Top 10 similar words or synonyms for xolotl

quetzalcoatl    0.774645

mictlantecuhtli    0.764868

chalchiuhtlicue    0.756265

tezcatlipoca    0.755183

itzamna    0.743841

huitzilopochtli    0.737445

xipe    0.734273

mixcoatl    0.733730

totec    0.725165

topiltzin    0.723633

Top 30 analogous words or synonyms for xolotl

Article Example
Xolotl The dog is sometimes depicted carrying a torch in the surviving Maya codices, which may reference the Maya tradition that the dog brought fire to mankind.
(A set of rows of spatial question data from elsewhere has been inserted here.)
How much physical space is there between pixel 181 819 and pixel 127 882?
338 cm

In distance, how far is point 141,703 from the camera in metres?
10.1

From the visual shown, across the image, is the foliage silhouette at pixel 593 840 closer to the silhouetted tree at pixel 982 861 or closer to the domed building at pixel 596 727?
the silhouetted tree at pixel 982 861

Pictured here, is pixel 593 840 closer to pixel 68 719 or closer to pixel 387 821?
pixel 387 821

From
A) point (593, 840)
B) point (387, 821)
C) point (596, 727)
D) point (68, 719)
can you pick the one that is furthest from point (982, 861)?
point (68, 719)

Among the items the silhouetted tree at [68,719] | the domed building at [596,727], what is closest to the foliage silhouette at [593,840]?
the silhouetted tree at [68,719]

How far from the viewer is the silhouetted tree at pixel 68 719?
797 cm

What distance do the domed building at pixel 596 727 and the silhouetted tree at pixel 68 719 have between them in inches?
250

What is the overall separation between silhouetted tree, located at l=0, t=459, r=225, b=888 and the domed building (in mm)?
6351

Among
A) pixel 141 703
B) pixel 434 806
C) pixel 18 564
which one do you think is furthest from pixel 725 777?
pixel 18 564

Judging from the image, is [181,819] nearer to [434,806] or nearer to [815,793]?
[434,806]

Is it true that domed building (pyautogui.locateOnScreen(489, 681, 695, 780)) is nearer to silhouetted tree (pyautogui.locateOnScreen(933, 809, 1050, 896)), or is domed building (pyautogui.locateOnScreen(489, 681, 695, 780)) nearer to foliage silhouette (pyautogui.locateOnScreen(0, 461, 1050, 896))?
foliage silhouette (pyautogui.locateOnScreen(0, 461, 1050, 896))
Xolotl seems to have affinities with the Zapotec and Maya lightning-dog and may represent the lightning which descends from the thundercloud, the flash, the reflection of which arouses in many primitive people the belief that lightning is "double", and leads them to suppose a connection between lightning and twins.
Xolotl Eduard Seler associates Xolotl's portrayal as a dog with the belief that dogs accompany the souls of the dead to Mictlan. He finds further evidence of the association between Xolotl, dogs, death, and Mictlan in the fact that Mesoamericans viewed twins as unnatural monstrosities and consequently commonly killed one of the two twins shortly after birth. Seler speculates that Xolotl represents the murdered twin who dwells in the darkness of Mictlan, while Quetzalcoatl ("The Precious Twin") represents the surviving twin who dwells in the light of the sun.
Xolotl Xolotl was the patron of the Mesoamerican ballgame. Some scholars argue the ballgame symbolizes the Sun's perilous and uncertain nighttime journey through the underworld. Xolotl is able to help in the Sun's rebirth since he possesses the power to enter and exit the underworld. In several of the manuscripts Xolotl is depicted striving at this game against other gods. For example, in the Codex Mendoza we see him playing with the moon-god, and can recognize him by the sign ollin which accompanies him, and by the gouged-out eye in which that symbol ends. Seler thinks "that the root of the name ollin suggested to Mexicans the motion of the rubber ball olli and, as a consequence, ball-playing."
Xolotl He is the sinister god of monstrosities who wears the spirally-twisted wind jewel and the ear ornaments of Quetzalcoatl. His job was to protect the sun from the dangers of the underworld. As a double of Quetzalcoatl, he carries his conch-like ehecailacacozcatl or wind jewel. Xolotl accompanied Quetzalcoatl to Mictlan, the land of the death, or the underworld, to retrieve the bones from those who inhabited the previous world (Nahui Atl) to create new life for the present world, Nahui Ollin, the sun of movement. In a sense, this re-creation of life is reacted every night when Xolotl guides the sun through the underworld. In the tonalpohualli, Xolotl rules over day Ollin (movement) and over trecena 1-Cozcacuauhtli (vulture).
Xolotl Seler characterizes Nanahuatzin ("Little Pustule Covered One"), who is deformed by syphilis, as an aspect of Xolotl in his capacity as god of monsters, deforming diseases, and deformities. The syphilitic god Nanahuatzin is an avatar of Xolotl.